Through the pod's viewport, I caught one last glimpse of the daemon before it vanished into the blackness. It was on a new heading…I don't know if it had simply been knocked off course by the collision or if it had changed direction on its own. I couldn't tell if it'd been damaged; it vanished as quickly as a coin in the hands of a magician.

Well, you can fill in the rest of the story. I kept the scales to myself till I got out of the navy, then analyzed them and reproduced them as well as I could. The reproduction wasn't perfect, but it was generations ahead of anything else on the market; and as the money flowed in, I could afford to hire a team of the best eggheads, and patent by patent, they came closer to a full duplication of…well, a flake of my daemon's skin.

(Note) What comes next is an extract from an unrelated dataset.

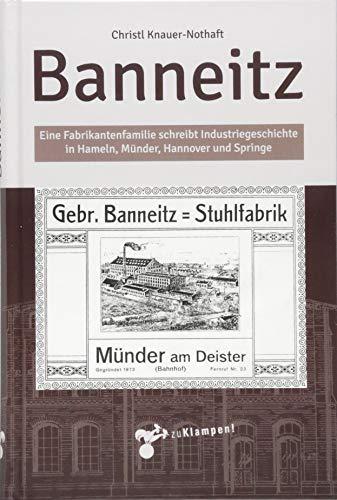 Banneitz: Eine Fabrikantenfamilie schreibt Industriegeschichte in Hameln, Münder, Hannover und Springe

I could also afford to hire scouts to search for the daemon. They never found it. I think…I think daemons only appear to a certain kind of person. You have to be ready for them. You have to be open. You have to be goddamned alive.

So. I'm going out solo.

I want to know if I'm still the sort of person who's worthy of wonder.

Don't cry. If you don't want to run the company, let the board of directors do it. You'll still receive dividend payments and the company will stay healthy. My people know what they're doing. I just thought you might enjoy honest work.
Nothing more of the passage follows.